* **DOCUMENT TEXT**:
** Begin **
25. The fitted assembly (10) according to claim 16, wherein the tire (11) is inflated to a pressure ranging from 200 to 350 kPa.

26. The fitted assembly (10) according to claim 16, wherein the working reinforcement (20) comprises a radially interior working layer (24) and a radially exterior working layer (26) arranged radially on an exterior of the radially interior working layer (24).

27. The fitted assembly (10) according to claim 16, wherein the working layer which is axially least wide (26) or each working layer (24, 26) is delimited axially by two axial edges (241, 242, 261, 262) of the working layer (24, 26) and comprises working thread reinforcement elements extending axially from one axial edge to an other axial edge of the working layer (24, 26) substantially parallel to one another.

28. The fitted assembly (10) according to claim 27, wherein each working thread reinforcement element extends in a main direction which, together with a circumferential direction (X) of the tire (11), forms an angle, in absolute value, which is strictly greater than 10°.

29. The fitted assembly (10) according to claim 16, wherein the carcass reinforcement (34) comprises at least one layer of carcass (36, 37), the or each layer of carcass (36, 37) being delimited axially by two axial edges (361, 362, 371, 372) of the or each layer of carcass (36, 37), and comprises carcass textile thread reinforcement elements (360, 370) extending axially from one axial edge to an other axial edge of the or each layer of carcass (36, 37) in a main direction forming an angle ranging, in absolute value, from 80° to 90° with a circumferential direction (X) of the tire (11).

30. The fitted assembly (10) according to claim 16, wherein the carcass reinforcement comprises a single carcass layer, the tire having a sidewall height H defined by H=SW×AR/100 with SW being a nominal section width and AR a nominal aspect ratio of the tire and such that H<95 and that 0.82≤H/LI≤0.92.
** End **
* **INFORMATION PROVIDED**:
** Begin **
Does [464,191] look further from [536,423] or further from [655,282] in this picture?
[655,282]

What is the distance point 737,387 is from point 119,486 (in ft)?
** End **
* **AIM OF THE TASK**:
Answer these questions using the tire claims:
1. What inflation pressure range is given for the tire?
2. What range of angles do the carcass textile thread reinforcement elements form with the circumferential direction of the tire?
3. How many carcass layers does the carcass reinforcement comprise in claim 30?
The data has no part in this.

* **EXERCISE RESULT**:
1. 200 to 350 kPa.
2. From 80° to 90°, in absolute value.
3. A single carcass layer.